Possible PHI Compromise Might Have Affected 582,000 Patients of California Dept. of Developmental Services

April 26, 2018


582,174 patients of the California Department of Developmental Services (DDS) are getting in touch with customers to inform them that their protected health information has probably been undermined.

Last February 11, 2018, a few people broke into the DDS legal and audits offices in Sacramento, CA. After they broke in, the thieves possibly had access to the confidential information of about 15,000 workers, service providers, job candidates, and parents of juveniles who are cured by DDS facilities. The burglars also got away 12 government computers.

It’s not yet clear if the culprits were interested in paper files and all computers robbed by the thieves were encrypted therefore data access was impossible. DDS has accepted that none of the office computers were utilized to access the department’s network and electronic protected health information continued safe at all times.

In the substitute breach notification publicized, DDS made reference to the point that its offices were damaged and a fire was placed, which activated the sprinkler system inflicting damage to CDs and documents.

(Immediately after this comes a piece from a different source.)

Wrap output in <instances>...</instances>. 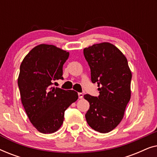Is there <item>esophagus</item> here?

The way of the destruction and the damage caused by the fire and sprayer system has made it impossible to conclude with 100% confidence whether any information was taken away from the offices or if PHI has been undermined.

If PHI was seen or thieved it would have been limited to names, units billed, service dates, service codes, unique state-issued client identifier details, medical records, and amounts paid for facilities.

Law enforcement organizations have been made conscious of the occurrence and the robbery has been reviewed but the culprits have not been found.

Although it’s not supposed that the burglars gained access to the protected health information of patients, notices have been sent to impacted persons out of an abundance of caution and the occurrence has been reported to the Division of Health and Human Services’ Office for Civil Rights (OCR).

The HIPAA safety breach is the most recent to be presented to the OCR in 2018, exceeding the 279,865-record breach at Oklahoma State University Center for Health Sciences that was presented in January and the 134,512-record violation at St. Peter’s Surgery & Endoscopy Center, informed in February 2018.